Job: Please list every wrong that Colonel Vickers accuses the narrator of in the prison excerpt below, starting from his words "You have forfeited your freedom".

Extracted text:
....
But after a few minutes I was called and
ushered into the recreation room where the three people I have just mentioned
were standing.
"Well, what is it you wish to tell me?"
said Colonel Vickers before whom I stood, looking as dejected as I possibly
could.
"I only wished to ask you whether,
perchance, you can give me any hope concerning the fate of my manuscripts," said
I: "I have already told you that I do not intend to publish them. Yet the
anguish at the thought that they might be destroyed allows me no rest, no sleep
at night. I have put so much of my heart in these writings that I want to keep
them, be they good or bad, as one wants to keep an old picture of one's self
..."
Colonel Vickers gave me a keen glance
and interrupted me: "You told me all that stuff the other day," said he. "I know
it. And can't be always busying myself with your case and listening to your
pleas. You don't seem to realize that you are no longer a free woman. You have
forfeited your freedom by working to undermine our prestige and our authority in
this conquered country -- a very serious offence, I would say a crime, in our
eyes. Moreover, you despise us and our justice, in your heart. You had the cheek
to tell me, the other day, to my face, that you hold the war-criminals to be
innocent, after they were duly tried and duly sentenced by British courts, the
fairest in the world. In this prison, in spite of your offence and of the heavy
sentence pronounced against you -- the heaviest a British judge has given a
woman for a political offence of that nature -- you were treated leniently. And
you have repaid our kindness by writing things against us.
....
Rows:
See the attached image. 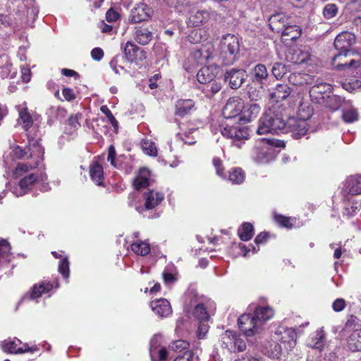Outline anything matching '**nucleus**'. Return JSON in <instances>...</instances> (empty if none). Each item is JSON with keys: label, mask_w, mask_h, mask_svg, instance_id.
I'll use <instances>...</instances> for the list:
<instances>
[{"label": "nucleus", "mask_w": 361, "mask_h": 361, "mask_svg": "<svg viewBox=\"0 0 361 361\" xmlns=\"http://www.w3.org/2000/svg\"><path fill=\"white\" fill-rule=\"evenodd\" d=\"M313 112V108L308 102H301L298 107L297 118L307 122L312 117Z\"/></svg>", "instance_id": "obj_40"}, {"label": "nucleus", "mask_w": 361, "mask_h": 361, "mask_svg": "<svg viewBox=\"0 0 361 361\" xmlns=\"http://www.w3.org/2000/svg\"><path fill=\"white\" fill-rule=\"evenodd\" d=\"M215 75L213 68L204 66L198 71L197 79L200 83L207 84L213 81Z\"/></svg>", "instance_id": "obj_38"}, {"label": "nucleus", "mask_w": 361, "mask_h": 361, "mask_svg": "<svg viewBox=\"0 0 361 361\" xmlns=\"http://www.w3.org/2000/svg\"><path fill=\"white\" fill-rule=\"evenodd\" d=\"M213 165L214 168L216 169V174L221 177L222 178H226V173L224 171V168L222 166V161L218 157H214L213 159Z\"/></svg>", "instance_id": "obj_58"}, {"label": "nucleus", "mask_w": 361, "mask_h": 361, "mask_svg": "<svg viewBox=\"0 0 361 361\" xmlns=\"http://www.w3.org/2000/svg\"><path fill=\"white\" fill-rule=\"evenodd\" d=\"M152 14L151 9L145 4L138 5L133 8L128 17V21L131 23H138L147 20Z\"/></svg>", "instance_id": "obj_19"}, {"label": "nucleus", "mask_w": 361, "mask_h": 361, "mask_svg": "<svg viewBox=\"0 0 361 361\" xmlns=\"http://www.w3.org/2000/svg\"><path fill=\"white\" fill-rule=\"evenodd\" d=\"M332 92V87L330 84L320 82L314 85L310 90L311 100L316 104H324Z\"/></svg>", "instance_id": "obj_10"}, {"label": "nucleus", "mask_w": 361, "mask_h": 361, "mask_svg": "<svg viewBox=\"0 0 361 361\" xmlns=\"http://www.w3.org/2000/svg\"><path fill=\"white\" fill-rule=\"evenodd\" d=\"M2 350L8 353L21 354L26 352H33L36 348H29L27 343H22L18 338L7 339L1 343Z\"/></svg>", "instance_id": "obj_13"}, {"label": "nucleus", "mask_w": 361, "mask_h": 361, "mask_svg": "<svg viewBox=\"0 0 361 361\" xmlns=\"http://www.w3.org/2000/svg\"><path fill=\"white\" fill-rule=\"evenodd\" d=\"M339 13V6L336 3H327L322 8V16L325 20L335 18Z\"/></svg>", "instance_id": "obj_42"}, {"label": "nucleus", "mask_w": 361, "mask_h": 361, "mask_svg": "<svg viewBox=\"0 0 361 361\" xmlns=\"http://www.w3.org/2000/svg\"><path fill=\"white\" fill-rule=\"evenodd\" d=\"M150 307L154 313L159 317H166L172 313L170 302L164 298L152 301Z\"/></svg>", "instance_id": "obj_20"}, {"label": "nucleus", "mask_w": 361, "mask_h": 361, "mask_svg": "<svg viewBox=\"0 0 361 361\" xmlns=\"http://www.w3.org/2000/svg\"><path fill=\"white\" fill-rule=\"evenodd\" d=\"M38 182V176L36 174L31 173L23 178L17 186L13 188V193L16 197L24 195L31 188V187Z\"/></svg>", "instance_id": "obj_18"}, {"label": "nucleus", "mask_w": 361, "mask_h": 361, "mask_svg": "<svg viewBox=\"0 0 361 361\" xmlns=\"http://www.w3.org/2000/svg\"><path fill=\"white\" fill-rule=\"evenodd\" d=\"M221 134L233 140V144L241 147L242 141L247 140L250 136L249 129L239 122L225 123L220 127Z\"/></svg>", "instance_id": "obj_4"}, {"label": "nucleus", "mask_w": 361, "mask_h": 361, "mask_svg": "<svg viewBox=\"0 0 361 361\" xmlns=\"http://www.w3.org/2000/svg\"><path fill=\"white\" fill-rule=\"evenodd\" d=\"M348 192L353 195L361 194V176H352L346 180Z\"/></svg>", "instance_id": "obj_34"}, {"label": "nucleus", "mask_w": 361, "mask_h": 361, "mask_svg": "<svg viewBox=\"0 0 361 361\" xmlns=\"http://www.w3.org/2000/svg\"><path fill=\"white\" fill-rule=\"evenodd\" d=\"M228 180L234 184H240L245 180V173L240 168H234L228 172Z\"/></svg>", "instance_id": "obj_50"}, {"label": "nucleus", "mask_w": 361, "mask_h": 361, "mask_svg": "<svg viewBox=\"0 0 361 361\" xmlns=\"http://www.w3.org/2000/svg\"><path fill=\"white\" fill-rule=\"evenodd\" d=\"M90 176L92 180L97 185H102L104 180V171L102 166L97 161H94L90 165Z\"/></svg>", "instance_id": "obj_28"}, {"label": "nucleus", "mask_w": 361, "mask_h": 361, "mask_svg": "<svg viewBox=\"0 0 361 361\" xmlns=\"http://www.w3.org/2000/svg\"><path fill=\"white\" fill-rule=\"evenodd\" d=\"M195 106L192 99H179L176 103V114L183 116L188 114Z\"/></svg>", "instance_id": "obj_36"}, {"label": "nucleus", "mask_w": 361, "mask_h": 361, "mask_svg": "<svg viewBox=\"0 0 361 361\" xmlns=\"http://www.w3.org/2000/svg\"><path fill=\"white\" fill-rule=\"evenodd\" d=\"M355 37L349 32H343L338 35L334 40V47L339 51L332 60V65L338 71L345 69H356L361 65V59L359 56L348 59L350 55V48L354 44Z\"/></svg>", "instance_id": "obj_1"}, {"label": "nucleus", "mask_w": 361, "mask_h": 361, "mask_svg": "<svg viewBox=\"0 0 361 361\" xmlns=\"http://www.w3.org/2000/svg\"><path fill=\"white\" fill-rule=\"evenodd\" d=\"M163 338L161 334H155L149 342V355L152 361H164L169 355V351L162 345Z\"/></svg>", "instance_id": "obj_9"}, {"label": "nucleus", "mask_w": 361, "mask_h": 361, "mask_svg": "<svg viewBox=\"0 0 361 361\" xmlns=\"http://www.w3.org/2000/svg\"><path fill=\"white\" fill-rule=\"evenodd\" d=\"M221 57L225 65L232 64L239 52V42L236 36L226 35L221 39L220 44Z\"/></svg>", "instance_id": "obj_5"}, {"label": "nucleus", "mask_w": 361, "mask_h": 361, "mask_svg": "<svg viewBox=\"0 0 361 361\" xmlns=\"http://www.w3.org/2000/svg\"><path fill=\"white\" fill-rule=\"evenodd\" d=\"M221 89V84L219 81L214 80L209 82L206 87L205 91L212 92V94L217 93Z\"/></svg>", "instance_id": "obj_61"}, {"label": "nucleus", "mask_w": 361, "mask_h": 361, "mask_svg": "<svg viewBox=\"0 0 361 361\" xmlns=\"http://www.w3.org/2000/svg\"><path fill=\"white\" fill-rule=\"evenodd\" d=\"M289 82L296 86H303L311 84L314 78L312 75L302 73H293L288 76Z\"/></svg>", "instance_id": "obj_30"}, {"label": "nucleus", "mask_w": 361, "mask_h": 361, "mask_svg": "<svg viewBox=\"0 0 361 361\" xmlns=\"http://www.w3.org/2000/svg\"><path fill=\"white\" fill-rule=\"evenodd\" d=\"M152 182L151 173L146 169H141L134 180V186L137 190L146 188Z\"/></svg>", "instance_id": "obj_27"}, {"label": "nucleus", "mask_w": 361, "mask_h": 361, "mask_svg": "<svg viewBox=\"0 0 361 361\" xmlns=\"http://www.w3.org/2000/svg\"><path fill=\"white\" fill-rule=\"evenodd\" d=\"M361 209V201L353 199L345 203L344 215L348 217L355 215Z\"/></svg>", "instance_id": "obj_47"}, {"label": "nucleus", "mask_w": 361, "mask_h": 361, "mask_svg": "<svg viewBox=\"0 0 361 361\" xmlns=\"http://www.w3.org/2000/svg\"><path fill=\"white\" fill-rule=\"evenodd\" d=\"M92 58L97 61H101L104 57V51L99 47H95L91 51Z\"/></svg>", "instance_id": "obj_63"}, {"label": "nucleus", "mask_w": 361, "mask_h": 361, "mask_svg": "<svg viewBox=\"0 0 361 361\" xmlns=\"http://www.w3.org/2000/svg\"><path fill=\"white\" fill-rule=\"evenodd\" d=\"M124 54L130 62L142 61L147 58V53L132 42L126 44Z\"/></svg>", "instance_id": "obj_15"}, {"label": "nucleus", "mask_w": 361, "mask_h": 361, "mask_svg": "<svg viewBox=\"0 0 361 361\" xmlns=\"http://www.w3.org/2000/svg\"><path fill=\"white\" fill-rule=\"evenodd\" d=\"M219 341L222 348L228 352H243L246 348V343L240 336L232 331H226L221 334Z\"/></svg>", "instance_id": "obj_7"}, {"label": "nucleus", "mask_w": 361, "mask_h": 361, "mask_svg": "<svg viewBox=\"0 0 361 361\" xmlns=\"http://www.w3.org/2000/svg\"><path fill=\"white\" fill-rule=\"evenodd\" d=\"M192 303L194 304L193 316L199 322H208L210 318V308L213 304L210 300L201 299L200 301L195 300Z\"/></svg>", "instance_id": "obj_12"}, {"label": "nucleus", "mask_w": 361, "mask_h": 361, "mask_svg": "<svg viewBox=\"0 0 361 361\" xmlns=\"http://www.w3.org/2000/svg\"><path fill=\"white\" fill-rule=\"evenodd\" d=\"M262 351L264 355L275 359L279 357L282 348L276 341L271 340L264 345Z\"/></svg>", "instance_id": "obj_29"}, {"label": "nucleus", "mask_w": 361, "mask_h": 361, "mask_svg": "<svg viewBox=\"0 0 361 361\" xmlns=\"http://www.w3.org/2000/svg\"><path fill=\"white\" fill-rule=\"evenodd\" d=\"M272 74L277 79L282 78L287 72L286 66L282 63H274L271 69Z\"/></svg>", "instance_id": "obj_53"}, {"label": "nucleus", "mask_w": 361, "mask_h": 361, "mask_svg": "<svg viewBox=\"0 0 361 361\" xmlns=\"http://www.w3.org/2000/svg\"><path fill=\"white\" fill-rule=\"evenodd\" d=\"M276 221L283 227L290 228L292 226V224L290 222V219L282 215H276L275 216Z\"/></svg>", "instance_id": "obj_62"}, {"label": "nucleus", "mask_w": 361, "mask_h": 361, "mask_svg": "<svg viewBox=\"0 0 361 361\" xmlns=\"http://www.w3.org/2000/svg\"><path fill=\"white\" fill-rule=\"evenodd\" d=\"M270 121L271 118L269 117V112L267 111L259 121V126L257 130V133L259 135L271 133Z\"/></svg>", "instance_id": "obj_48"}, {"label": "nucleus", "mask_w": 361, "mask_h": 361, "mask_svg": "<svg viewBox=\"0 0 361 361\" xmlns=\"http://www.w3.org/2000/svg\"><path fill=\"white\" fill-rule=\"evenodd\" d=\"M11 259V246L6 240L0 241V266Z\"/></svg>", "instance_id": "obj_43"}, {"label": "nucleus", "mask_w": 361, "mask_h": 361, "mask_svg": "<svg viewBox=\"0 0 361 361\" xmlns=\"http://www.w3.org/2000/svg\"><path fill=\"white\" fill-rule=\"evenodd\" d=\"M302 33L301 28L296 25H287L281 32V38L284 42L293 41L298 39Z\"/></svg>", "instance_id": "obj_31"}, {"label": "nucleus", "mask_w": 361, "mask_h": 361, "mask_svg": "<svg viewBox=\"0 0 361 361\" xmlns=\"http://www.w3.org/2000/svg\"><path fill=\"white\" fill-rule=\"evenodd\" d=\"M59 271L65 279L69 276V262L68 257L63 258L59 264Z\"/></svg>", "instance_id": "obj_57"}, {"label": "nucleus", "mask_w": 361, "mask_h": 361, "mask_svg": "<svg viewBox=\"0 0 361 361\" xmlns=\"http://www.w3.org/2000/svg\"><path fill=\"white\" fill-rule=\"evenodd\" d=\"M308 130V124L305 121L295 117L289 118L286 121V133H290L294 139H300Z\"/></svg>", "instance_id": "obj_11"}, {"label": "nucleus", "mask_w": 361, "mask_h": 361, "mask_svg": "<svg viewBox=\"0 0 361 361\" xmlns=\"http://www.w3.org/2000/svg\"><path fill=\"white\" fill-rule=\"evenodd\" d=\"M208 32L204 27L192 30L188 36L189 42L193 44L200 43L207 39Z\"/></svg>", "instance_id": "obj_39"}, {"label": "nucleus", "mask_w": 361, "mask_h": 361, "mask_svg": "<svg viewBox=\"0 0 361 361\" xmlns=\"http://www.w3.org/2000/svg\"><path fill=\"white\" fill-rule=\"evenodd\" d=\"M19 118L23 128L27 131L32 127L33 120L31 115L28 113L27 107L23 106L19 109Z\"/></svg>", "instance_id": "obj_44"}, {"label": "nucleus", "mask_w": 361, "mask_h": 361, "mask_svg": "<svg viewBox=\"0 0 361 361\" xmlns=\"http://www.w3.org/2000/svg\"><path fill=\"white\" fill-rule=\"evenodd\" d=\"M28 149H23L20 146H15L13 149V152L16 158L18 159H30L33 158L35 159V167H36L39 161L42 160L44 155V149L39 144V141L29 138Z\"/></svg>", "instance_id": "obj_6"}, {"label": "nucleus", "mask_w": 361, "mask_h": 361, "mask_svg": "<svg viewBox=\"0 0 361 361\" xmlns=\"http://www.w3.org/2000/svg\"><path fill=\"white\" fill-rule=\"evenodd\" d=\"M291 92L290 87L286 84H279L271 93V97L276 102L288 98Z\"/></svg>", "instance_id": "obj_35"}, {"label": "nucleus", "mask_w": 361, "mask_h": 361, "mask_svg": "<svg viewBox=\"0 0 361 361\" xmlns=\"http://www.w3.org/2000/svg\"><path fill=\"white\" fill-rule=\"evenodd\" d=\"M274 147H284L281 140L262 138L257 140L252 150V158L258 163H267L273 159L275 154Z\"/></svg>", "instance_id": "obj_3"}, {"label": "nucleus", "mask_w": 361, "mask_h": 361, "mask_svg": "<svg viewBox=\"0 0 361 361\" xmlns=\"http://www.w3.org/2000/svg\"><path fill=\"white\" fill-rule=\"evenodd\" d=\"M173 361H199V357L195 356L190 350H186L181 355H178Z\"/></svg>", "instance_id": "obj_56"}, {"label": "nucleus", "mask_w": 361, "mask_h": 361, "mask_svg": "<svg viewBox=\"0 0 361 361\" xmlns=\"http://www.w3.org/2000/svg\"><path fill=\"white\" fill-rule=\"evenodd\" d=\"M53 288V285L50 282H41L33 286L30 298L32 300L42 296L43 293H48Z\"/></svg>", "instance_id": "obj_32"}, {"label": "nucleus", "mask_w": 361, "mask_h": 361, "mask_svg": "<svg viewBox=\"0 0 361 361\" xmlns=\"http://www.w3.org/2000/svg\"><path fill=\"white\" fill-rule=\"evenodd\" d=\"M288 60L295 64L307 63L310 59V54L307 49L299 48L292 49L286 55Z\"/></svg>", "instance_id": "obj_22"}, {"label": "nucleus", "mask_w": 361, "mask_h": 361, "mask_svg": "<svg viewBox=\"0 0 361 361\" xmlns=\"http://www.w3.org/2000/svg\"><path fill=\"white\" fill-rule=\"evenodd\" d=\"M145 209L149 210L155 208L164 200L163 193L155 190H149L144 193Z\"/></svg>", "instance_id": "obj_21"}, {"label": "nucleus", "mask_w": 361, "mask_h": 361, "mask_svg": "<svg viewBox=\"0 0 361 361\" xmlns=\"http://www.w3.org/2000/svg\"><path fill=\"white\" fill-rule=\"evenodd\" d=\"M261 110L260 106L256 103L244 104L243 114L238 118V121L244 123L250 122L252 119L256 118Z\"/></svg>", "instance_id": "obj_25"}, {"label": "nucleus", "mask_w": 361, "mask_h": 361, "mask_svg": "<svg viewBox=\"0 0 361 361\" xmlns=\"http://www.w3.org/2000/svg\"><path fill=\"white\" fill-rule=\"evenodd\" d=\"M360 86L361 82L355 79H350L349 80H345L342 82L343 88L350 92L355 90L356 89H358L359 87H360Z\"/></svg>", "instance_id": "obj_55"}, {"label": "nucleus", "mask_w": 361, "mask_h": 361, "mask_svg": "<svg viewBox=\"0 0 361 361\" xmlns=\"http://www.w3.org/2000/svg\"><path fill=\"white\" fill-rule=\"evenodd\" d=\"M133 37L138 44L146 45L152 41L153 34L147 27L145 26H137L135 28Z\"/></svg>", "instance_id": "obj_26"}, {"label": "nucleus", "mask_w": 361, "mask_h": 361, "mask_svg": "<svg viewBox=\"0 0 361 361\" xmlns=\"http://www.w3.org/2000/svg\"><path fill=\"white\" fill-rule=\"evenodd\" d=\"M269 117L271 118L270 122V130L272 134H280L286 133V121L275 114L271 110H269Z\"/></svg>", "instance_id": "obj_23"}, {"label": "nucleus", "mask_w": 361, "mask_h": 361, "mask_svg": "<svg viewBox=\"0 0 361 361\" xmlns=\"http://www.w3.org/2000/svg\"><path fill=\"white\" fill-rule=\"evenodd\" d=\"M238 234L242 240H250L254 235L253 226L250 223H243L238 228Z\"/></svg>", "instance_id": "obj_46"}, {"label": "nucleus", "mask_w": 361, "mask_h": 361, "mask_svg": "<svg viewBox=\"0 0 361 361\" xmlns=\"http://www.w3.org/2000/svg\"><path fill=\"white\" fill-rule=\"evenodd\" d=\"M325 334L323 330H317L312 337L309 345L312 348L322 350L325 345Z\"/></svg>", "instance_id": "obj_41"}, {"label": "nucleus", "mask_w": 361, "mask_h": 361, "mask_svg": "<svg viewBox=\"0 0 361 361\" xmlns=\"http://www.w3.org/2000/svg\"><path fill=\"white\" fill-rule=\"evenodd\" d=\"M251 76L253 82L262 84L268 77V71L266 66L259 63L252 70Z\"/></svg>", "instance_id": "obj_37"}, {"label": "nucleus", "mask_w": 361, "mask_h": 361, "mask_svg": "<svg viewBox=\"0 0 361 361\" xmlns=\"http://www.w3.org/2000/svg\"><path fill=\"white\" fill-rule=\"evenodd\" d=\"M209 325L207 322H200L197 331V336L198 338H204L209 330Z\"/></svg>", "instance_id": "obj_60"}, {"label": "nucleus", "mask_w": 361, "mask_h": 361, "mask_svg": "<svg viewBox=\"0 0 361 361\" xmlns=\"http://www.w3.org/2000/svg\"><path fill=\"white\" fill-rule=\"evenodd\" d=\"M245 71L242 69L232 68L226 72L224 80L233 90L239 88L245 79Z\"/></svg>", "instance_id": "obj_16"}, {"label": "nucleus", "mask_w": 361, "mask_h": 361, "mask_svg": "<svg viewBox=\"0 0 361 361\" xmlns=\"http://www.w3.org/2000/svg\"><path fill=\"white\" fill-rule=\"evenodd\" d=\"M143 151L148 155L156 157L157 155V149L155 143L149 140H144L142 142Z\"/></svg>", "instance_id": "obj_51"}, {"label": "nucleus", "mask_w": 361, "mask_h": 361, "mask_svg": "<svg viewBox=\"0 0 361 361\" xmlns=\"http://www.w3.org/2000/svg\"><path fill=\"white\" fill-rule=\"evenodd\" d=\"M348 347L353 352L361 351V329L355 330L347 339Z\"/></svg>", "instance_id": "obj_33"}, {"label": "nucleus", "mask_w": 361, "mask_h": 361, "mask_svg": "<svg viewBox=\"0 0 361 361\" xmlns=\"http://www.w3.org/2000/svg\"><path fill=\"white\" fill-rule=\"evenodd\" d=\"M342 102L343 100L341 97L330 94L325 103L322 104L332 111H336L341 106Z\"/></svg>", "instance_id": "obj_49"}, {"label": "nucleus", "mask_w": 361, "mask_h": 361, "mask_svg": "<svg viewBox=\"0 0 361 361\" xmlns=\"http://www.w3.org/2000/svg\"><path fill=\"white\" fill-rule=\"evenodd\" d=\"M130 247L132 251L137 255L145 256L150 252L149 244L146 241L137 240Z\"/></svg>", "instance_id": "obj_45"}, {"label": "nucleus", "mask_w": 361, "mask_h": 361, "mask_svg": "<svg viewBox=\"0 0 361 361\" xmlns=\"http://www.w3.org/2000/svg\"><path fill=\"white\" fill-rule=\"evenodd\" d=\"M342 118L345 123H353L358 120V113L355 109H350L343 111Z\"/></svg>", "instance_id": "obj_54"}, {"label": "nucleus", "mask_w": 361, "mask_h": 361, "mask_svg": "<svg viewBox=\"0 0 361 361\" xmlns=\"http://www.w3.org/2000/svg\"><path fill=\"white\" fill-rule=\"evenodd\" d=\"M244 108L243 101L238 97H233L228 99L223 109V116L226 119L225 123L240 122L238 118L243 114Z\"/></svg>", "instance_id": "obj_8"}, {"label": "nucleus", "mask_w": 361, "mask_h": 361, "mask_svg": "<svg viewBox=\"0 0 361 361\" xmlns=\"http://www.w3.org/2000/svg\"><path fill=\"white\" fill-rule=\"evenodd\" d=\"M275 339L288 345L289 349L293 348L296 344V332L293 328L279 326L275 331Z\"/></svg>", "instance_id": "obj_14"}, {"label": "nucleus", "mask_w": 361, "mask_h": 361, "mask_svg": "<svg viewBox=\"0 0 361 361\" xmlns=\"http://www.w3.org/2000/svg\"><path fill=\"white\" fill-rule=\"evenodd\" d=\"M119 18V14L114 9L110 8L107 11L106 13V20L109 23L116 22Z\"/></svg>", "instance_id": "obj_64"}, {"label": "nucleus", "mask_w": 361, "mask_h": 361, "mask_svg": "<svg viewBox=\"0 0 361 361\" xmlns=\"http://www.w3.org/2000/svg\"><path fill=\"white\" fill-rule=\"evenodd\" d=\"M188 343L183 340H178L172 343L169 346V350L181 353L182 352H185L188 350Z\"/></svg>", "instance_id": "obj_52"}, {"label": "nucleus", "mask_w": 361, "mask_h": 361, "mask_svg": "<svg viewBox=\"0 0 361 361\" xmlns=\"http://www.w3.org/2000/svg\"><path fill=\"white\" fill-rule=\"evenodd\" d=\"M100 110H101V111L103 114H104L106 116V117L108 118V119H109V122L111 123V124L114 128H117L118 127V122L116 120V118H114V116L112 114L111 111L108 108V106L106 105H102L100 107Z\"/></svg>", "instance_id": "obj_59"}, {"label": "nucleus", "mask_w": 361, "mask_h": 361, "mask_svg": "<svg viewBox=\"0 0 361 361\" xmlns=\"http://www.w3.org/2000/svg\"><path fill=\"white\" fill-rule=\"evenodd\" d=\"M214 15V12L207 9H198L191 12L188 23L194 27L206 24Z\"/></svg>", "instance_id": "obj_17"}, {"label": "nucleus", "mask_w": 361, "mask_h": 361, "mask_svg": "<svg viewBox=\"0 0 361 361\" xmlns=\"http://www.w3.org/2000/svg\"><path fill=\"white\" fill-rule=\"evenodd\" d=\"M274 310L269 306H259L255 309L254 314H242L238 320L240 329L246 336H253L260 332L264 324L271 319Z\"/></svg>", "instance_id": "obj_2"}, {"label": "nucleus", "mask_w": 361, "mask_h": 361, "mask_svg": "<svg viewBox=\"0 0 361 361\" xmlns=\"http://www.w3.org/2000/svg\"><path fill=\"white\" fill-rule=\"evenodd\" d=\"M288 18L283 13L272 15L269 19V25L272 31L281 33L288 24Z\"/></svg>", "instance_id": "obj_24"}]
</instances>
....
Result below:
- Working to undermine their prestige and their authority in this conquered country
- Despising them and their justice in her heart
- Telling him to his face that she holds the war-criminals to be innocent, after they were duly tried and sentenced by British courts
- Repaying their kindness by writing things against them